Research has suggested that prediction markets are at least as accurate as other institutions predicting the same events with a similar pool of participants.[1]

History

Economic theory for the ideas behind prediction markets can be credited to Friedrich Hayek in his 1945 article "The Use of Knowledge in Society" and Ludwig von Mises in his "Economic Calculation in the Socialist Commonwealth". Modern economists agree that Mises' argument combined with Hayek's elaboration of it, is correct ("Biography of Ludwig Edler von Mises (1881–1973)," The Concise Encyclopedia of Economics). One of the oldest and most famous is the University of Iowa's Iowa Electronic Markets, introduced during the 1988 U.S. presidential election.[2] The Hollywood Stock Exchange, a virtual market game established in 1996 and now a division of Cantor Fitzgerald, LP, in which players buy and sell prediction shares of movies, actors, directors, and film-related options, correctly predicted 32 of 2006's 39 big-category Oscar nominees and 7 out of 8 top category winners. HedgeStreet, designated in 1991 as a market and regulated by the Commodity Futures Trading Commission, enables Internet traders to speculate on economic events.

Prediction markets have a long and colorful lineage. Betting on elections was common in the U.S. until at least the 1940s, with formal markets existing on Wall Street in the months leading up to the race. Newspapers reported market conditions to give a sense of the closeness of the contest in this period prior to widespread polling. The markets involved thousands of participants, had millions of dollars in volume in current terms, and had remarkable predictive accuracy.[3]
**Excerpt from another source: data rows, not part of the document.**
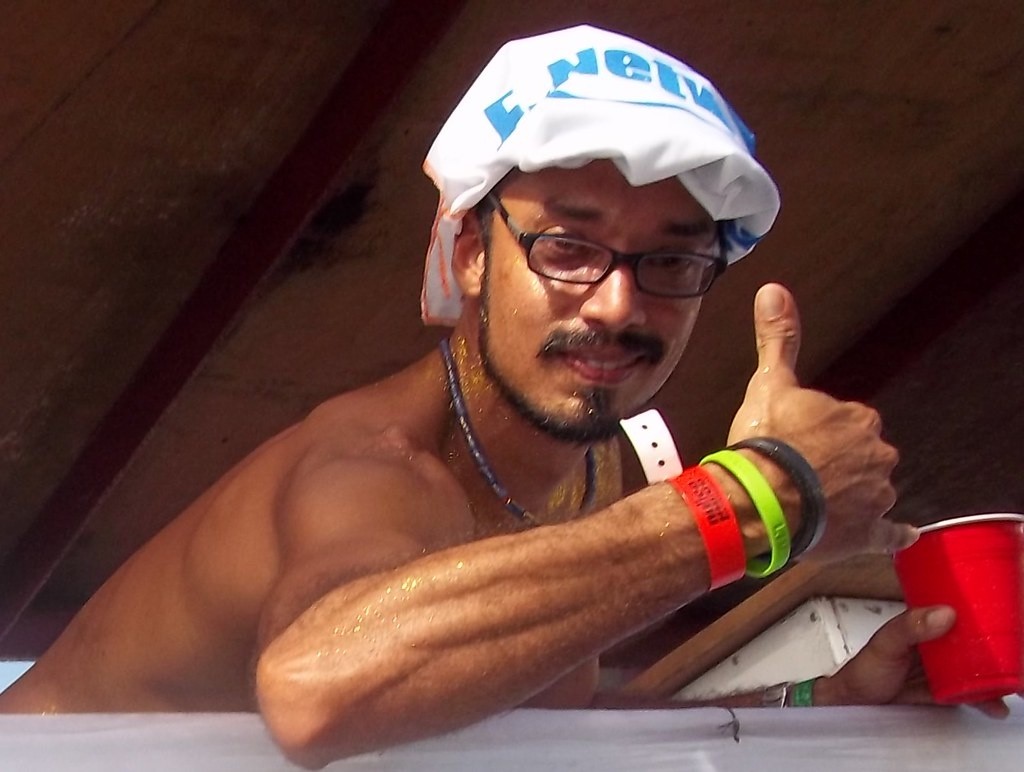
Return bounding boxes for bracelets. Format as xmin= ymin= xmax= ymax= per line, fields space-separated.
xmin=726 ymin=436 xmax=828 ymax=558
xmin=760 ymin=681 xmax=792 ymax=709
xmin=620 ymin=408 xmax=747 ymax=590
xmin=697 ymin=449 xmax=791 ymax=579
xmin=790 ymin=675 xmax=825 ymax=707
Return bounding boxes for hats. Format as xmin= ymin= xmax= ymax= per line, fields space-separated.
xmin=420 ymin=26 xmax=781 ymax=327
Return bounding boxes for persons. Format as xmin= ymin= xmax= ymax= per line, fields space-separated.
xmin=0 ymin=24 xmax=1024 ymax=772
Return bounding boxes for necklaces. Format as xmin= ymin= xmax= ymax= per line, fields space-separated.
xmin=439 ymin=336 xmax=597 ymax=528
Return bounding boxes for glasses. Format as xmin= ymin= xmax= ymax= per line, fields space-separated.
xmin=487 ymin=192 xmax=728 ymax=298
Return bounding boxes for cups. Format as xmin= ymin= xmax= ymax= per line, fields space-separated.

Around 1990 at Project Xanadu, Robin Hanson used the first known corporate prediction market. Employees used it in order to bet on, for example, the cold fusion controversy.

In 2001, Intrade.com launched a prediction market trading platform from Ireland allowing real money trading between members on contracts related to a number of different categories including business issues, current events, financial topics, and more. Intrade ceased trading in 2013.

In July 2003, the U.S. Department of Defense publicized a Policy Analysis Market and on their website speculated that additional topics for markets might include terrorist attacks. A critical backlash quickly denounced the program as a "terrorism futures market" and the Pentagon hastily canceled the program.

Prediction markets are championed in James Surowiecki's 2004 book The Wisdom of Crowds, Cass Sunstein's 2006 Infotopia, and How to Measure Anything: Finding the Value of Intangibles in Business by Douglas Hubbard.[4]

The research literature is collected together in the peer reviewed The Journal of Prediction Markets, edited by Leighton Vaughan Williams and published by the University of Buckingham Press. The journal was first published in 2007, and is available online and in print.[5]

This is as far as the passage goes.